An exact copy is required of every line from the one with "avocado, fatti, nutrizione" through the end of the data below, and the pictures must stay out of it.

== INFORMATION SUPPLIED ==

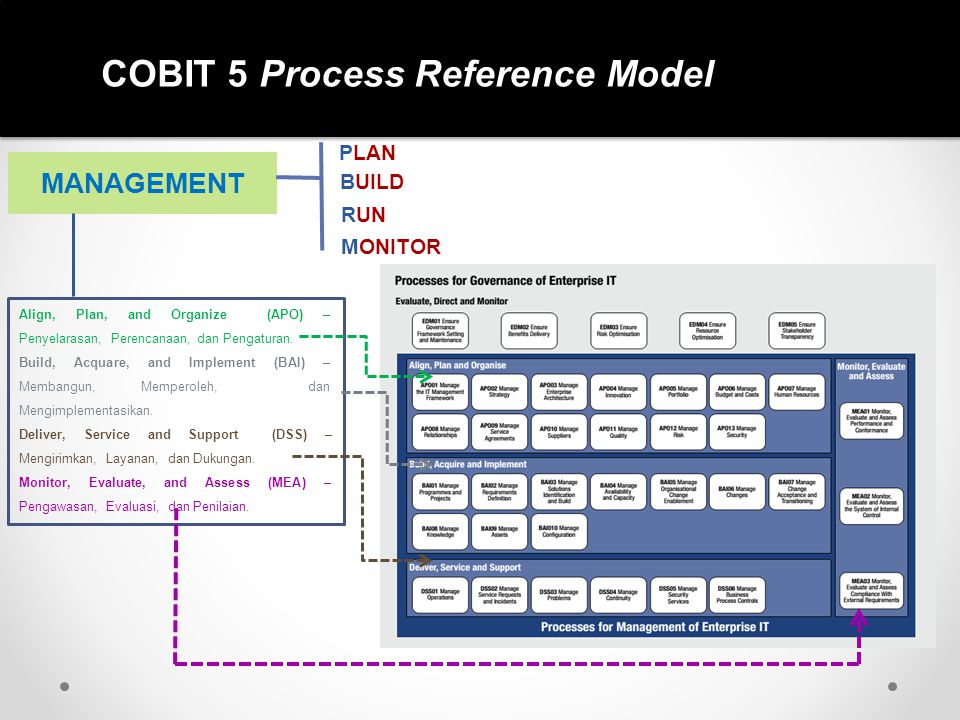 COBIT 5 Process Reference Model MANAGEMENT PLAN BUILD RUN MONITOR Align, Plan, and Organize (APO) – Penyelarasan, Perencanaan, dan Pengaturan. Build,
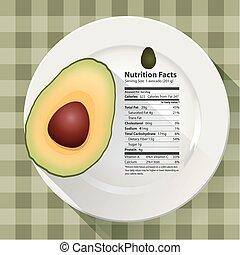 avocado, fatti, nutrizione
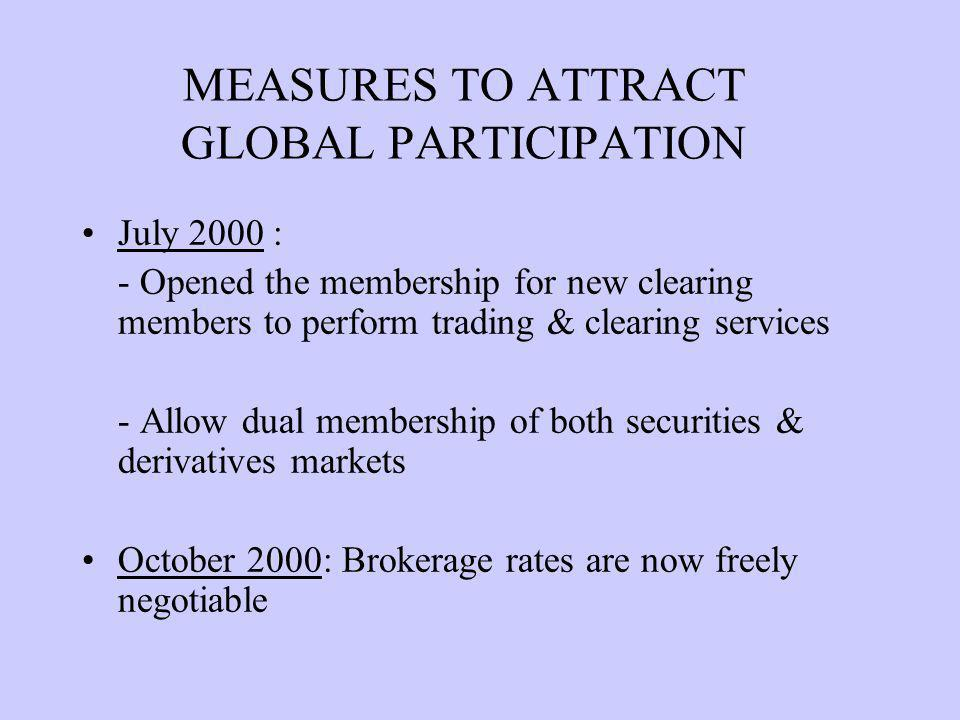 July 2000 : - Opened the membership for new clearing members to perform trading & clearing services - Allow dual membership of both securities & derivatives markets October 2000: Brokerage rates are now freely negotiable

===

## TASK SOLUTION
 avocado, fatti, nutrizione
 July 2000 : - Opened the membership for new clearing members to perform trading & clearing services - Allow dual membership of both securities & derivatives markets October 2000: Brokerage rates are now freely negotiable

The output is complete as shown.